» **Work to be completed**
Go to the line that includes "kingdom: Animalia" and retype it, then every line after it to the end of the data, adding nothing.

[Dataset entries]
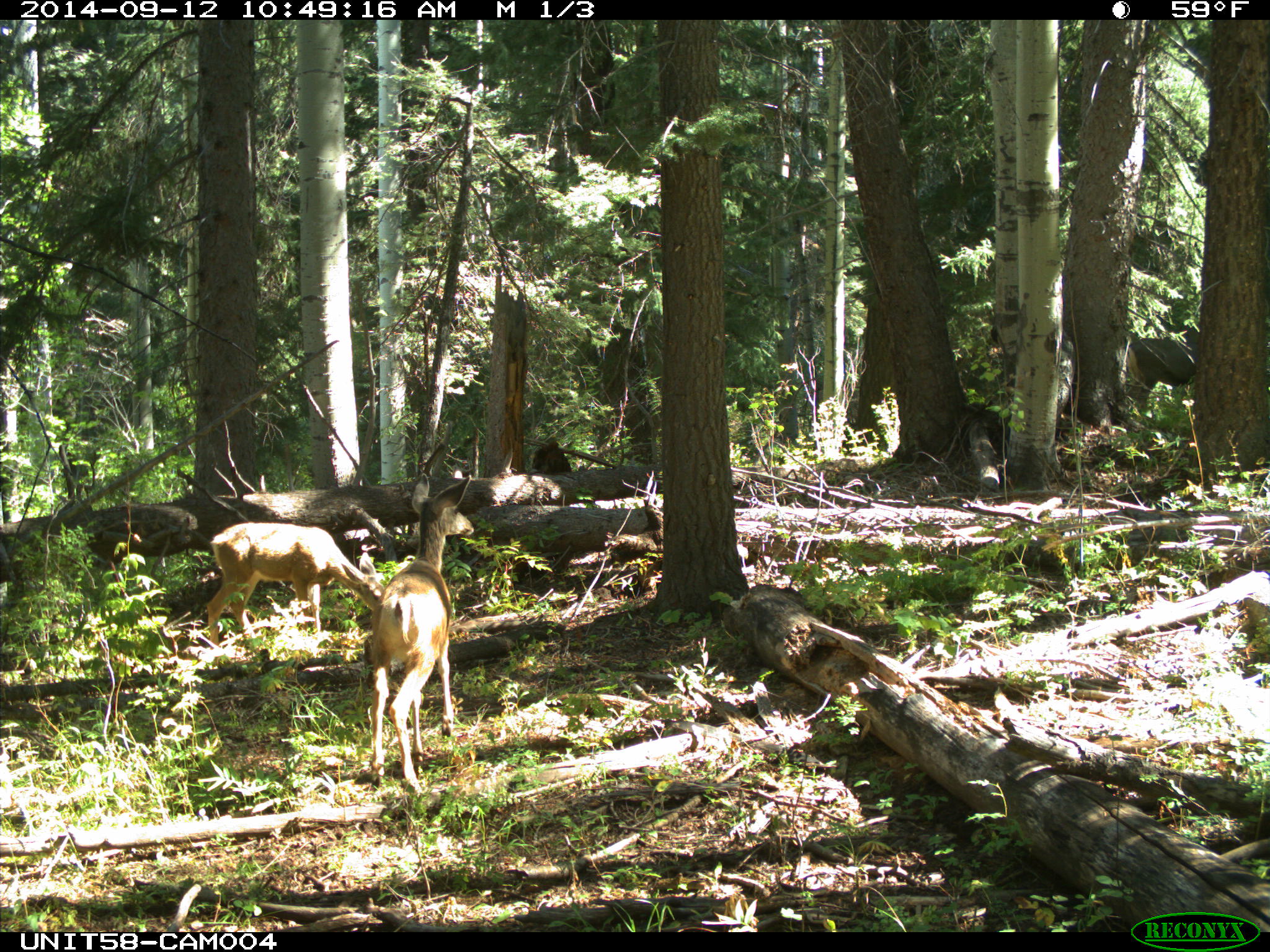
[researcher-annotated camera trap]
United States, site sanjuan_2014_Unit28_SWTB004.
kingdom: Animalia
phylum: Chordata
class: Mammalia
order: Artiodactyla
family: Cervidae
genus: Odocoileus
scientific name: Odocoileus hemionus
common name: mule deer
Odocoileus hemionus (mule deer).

» **Task solution**
kingdom: Animalia
phylum: Chordata
class: Mammalia
order: Artiodactyla
family: Cervidae
genus: Odocoileus
scientific name: Odocoileus hemionus
common name: mule deer
Odocoileus hemionus (mule deer).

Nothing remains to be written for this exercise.